Member of Parliament for Selkirk—Interlake
- In office 2 June 1997 – 28 June 2004
- Preceded by: riding reconstituted
- Succeeded by: James Bezan

Personal details
- Born: Howard E. Hilstrom 18 March 1947 (age 79) Estevan, Saskatchewan, Canada
- Party: Reform Party of Canada Canadian Alliance Conservative Party of Canada
- Profession: Law enforcement, rancher

= Howard Hilstrom =

Canadian politician, rancher and police officer

Howard E. Hilstrom (born 18 March 1947) is a former Canadian politician, rancher and police officer.
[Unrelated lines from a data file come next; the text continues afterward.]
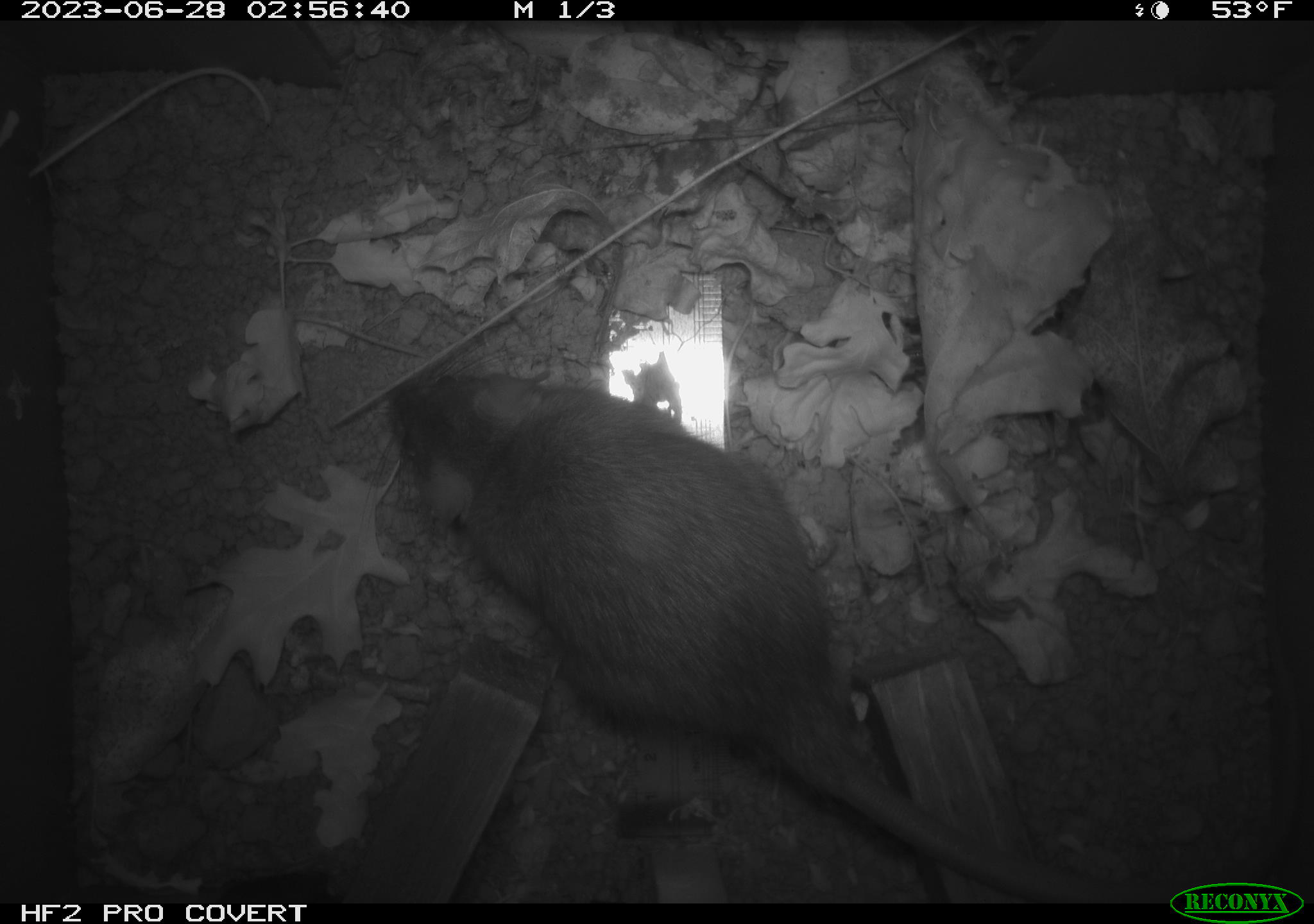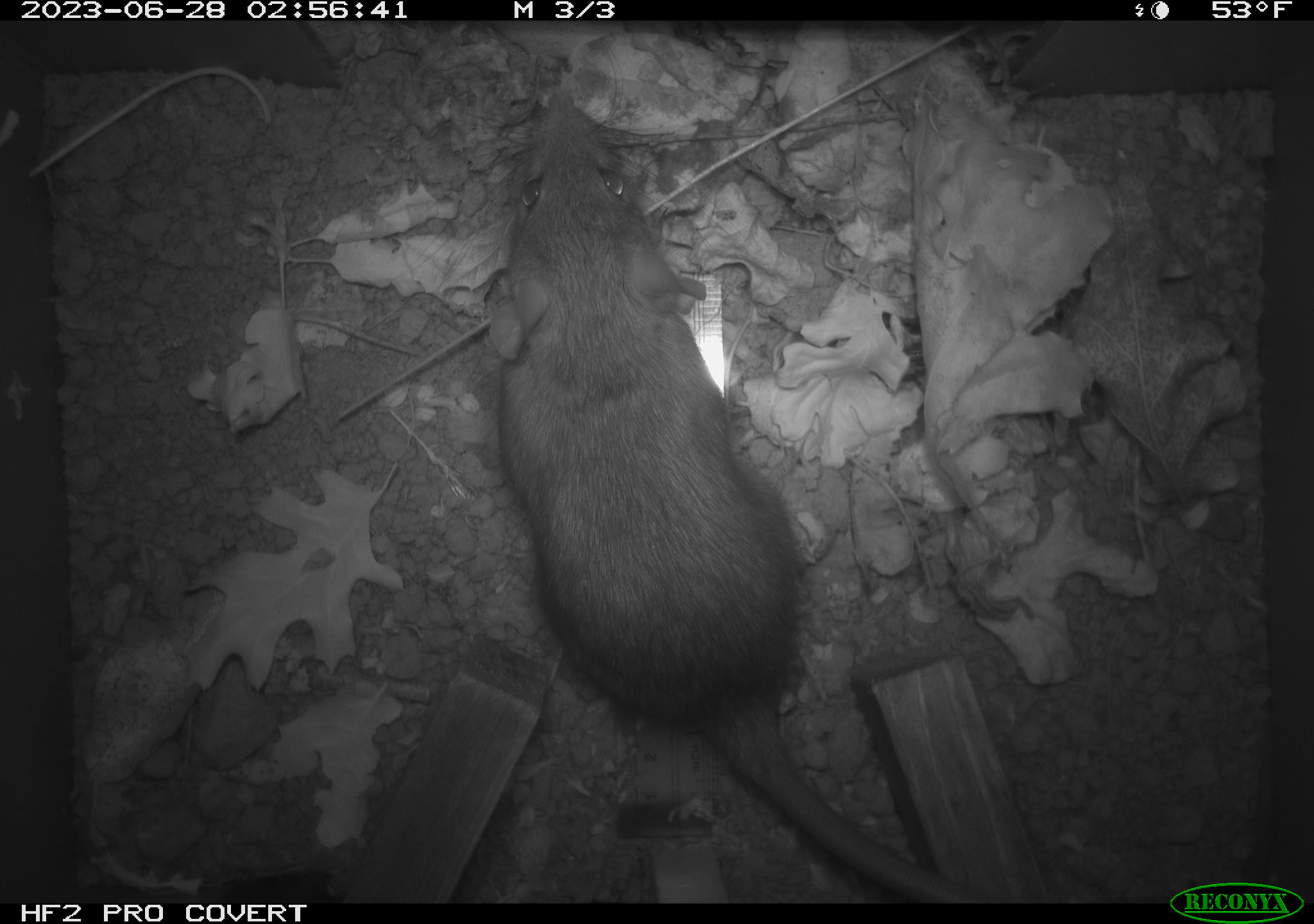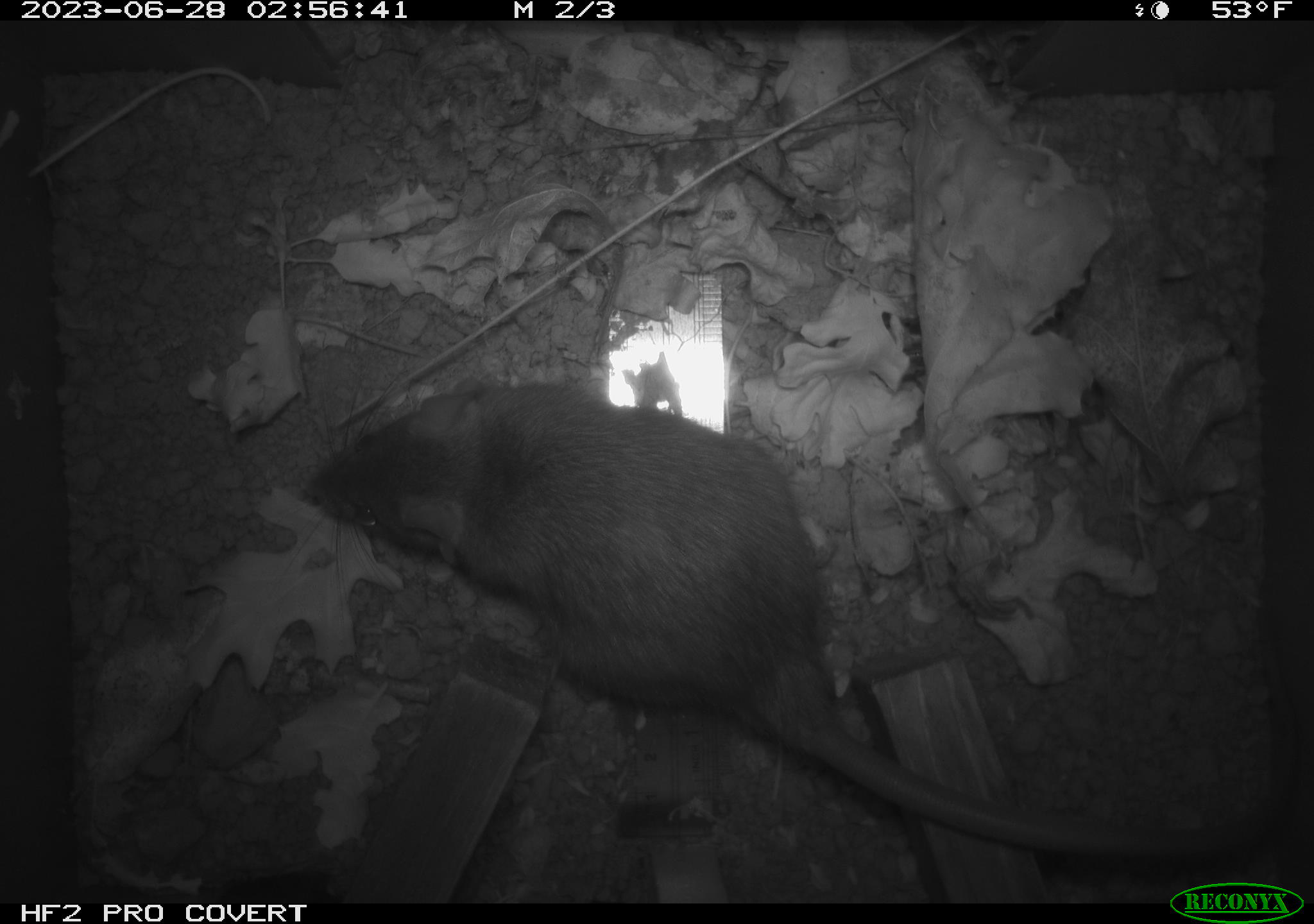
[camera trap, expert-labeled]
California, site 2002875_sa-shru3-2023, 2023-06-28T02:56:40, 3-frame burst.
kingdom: Animalia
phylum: Chordata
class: Mammalia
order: Rodentia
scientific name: Rodentia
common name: mouse species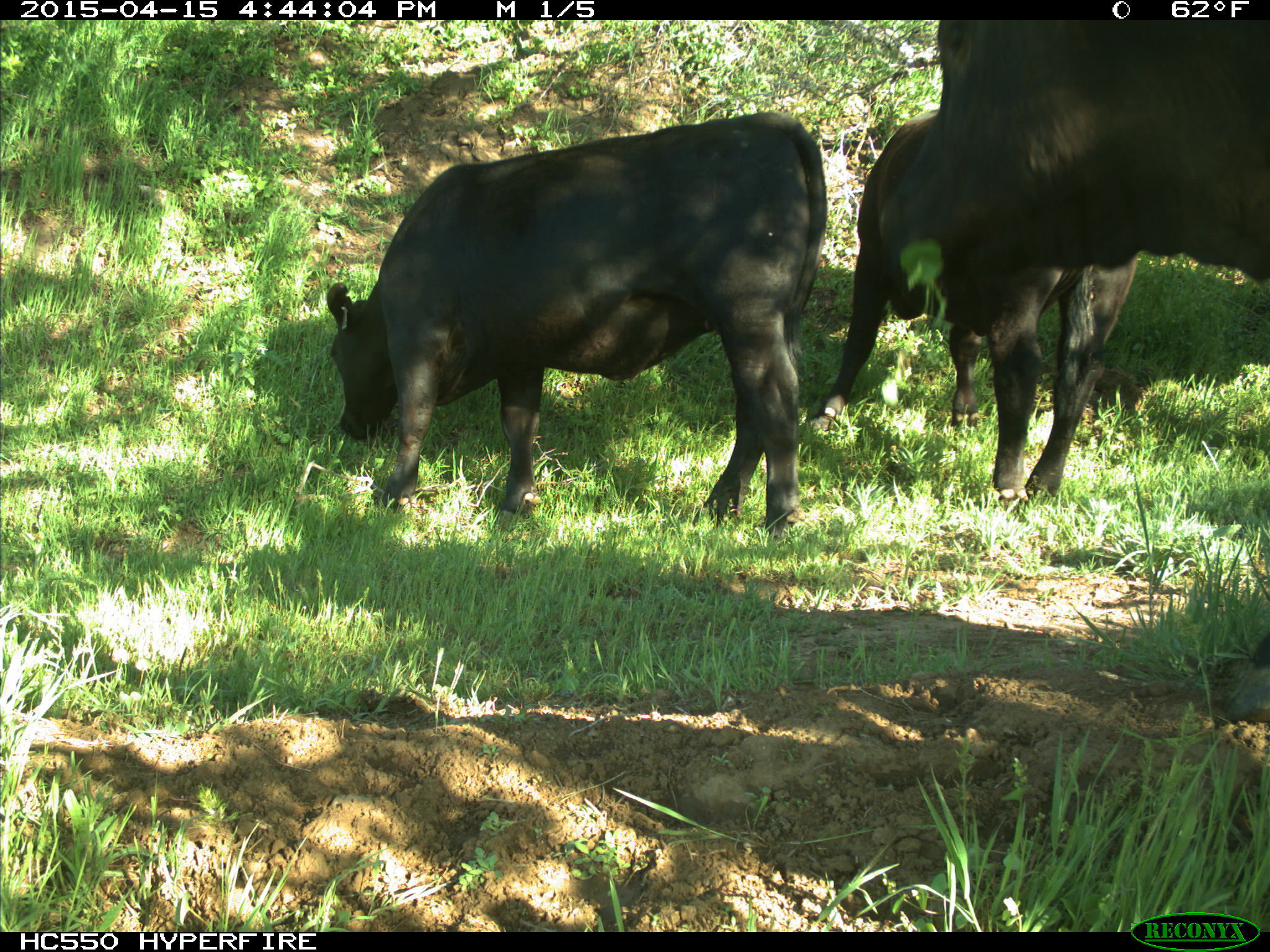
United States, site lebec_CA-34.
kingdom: Animalia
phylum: Chordata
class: Mammalia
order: Artiodactyla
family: Bovidae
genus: Bos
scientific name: Bos taurus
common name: domestic cow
Bos taurus (domestic cow).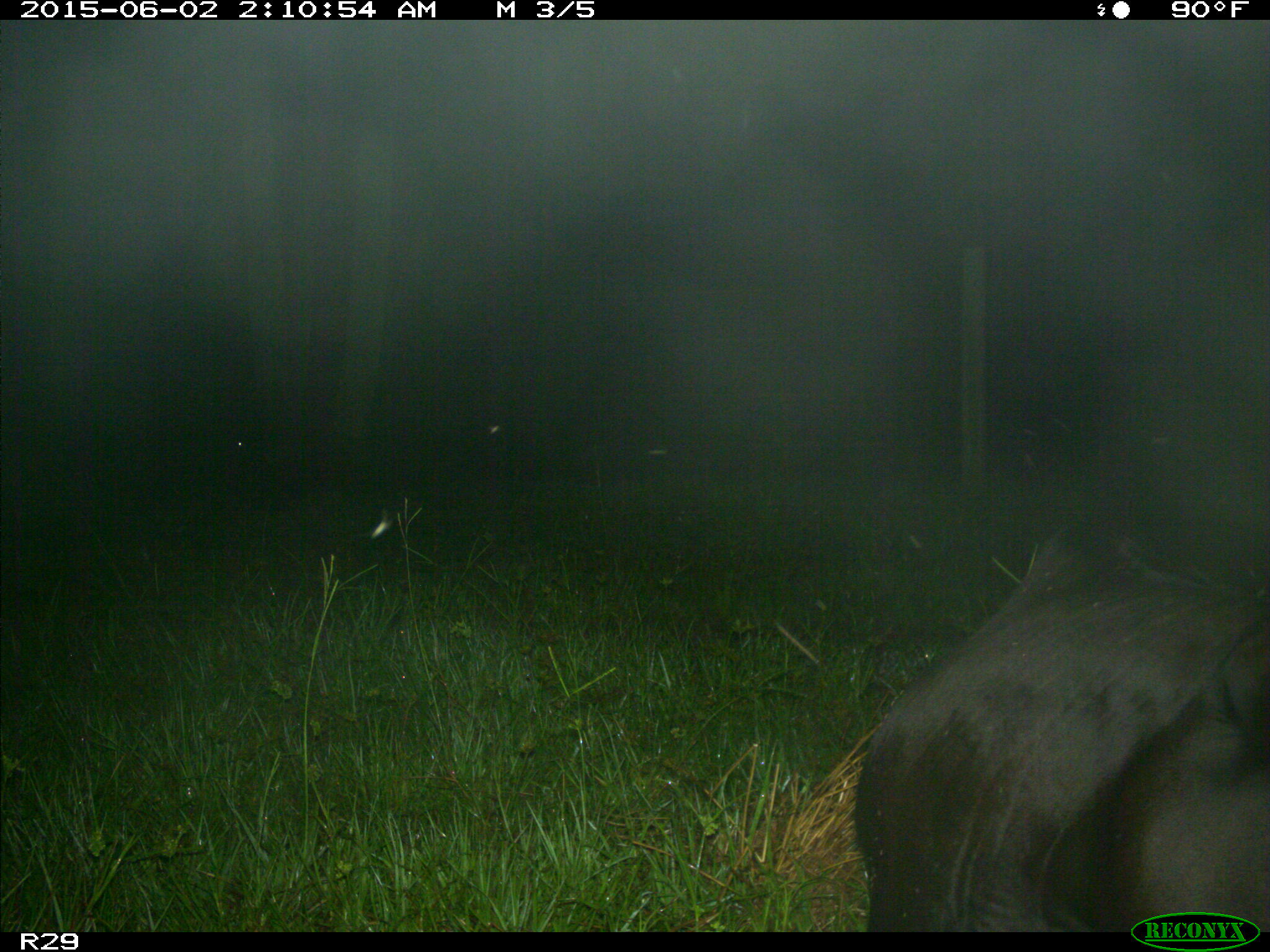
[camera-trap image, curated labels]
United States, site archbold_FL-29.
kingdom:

Hilstrom served as a member of the House of Commons of Canada from 1997 to 2004. His career has included ranching and law enforcement.

He was elected in the Selkirk—Interlake electoral district under the Reform Party of Canada in the 1997 general election. He was re-elected in 2000 as the party changed names from the Canadian Alliance to the Conservative Party of Canada. He served in the 36th and 37th Canadian Parliaments. He served on parliamentary committees relating to agriculture during his terms of office.

Hilstrom left office in 2004 as he did not contest Selkirk—Interlake again. James Bezan, also of the Conservative Party, succeeded Hilstrom in the House of Commons.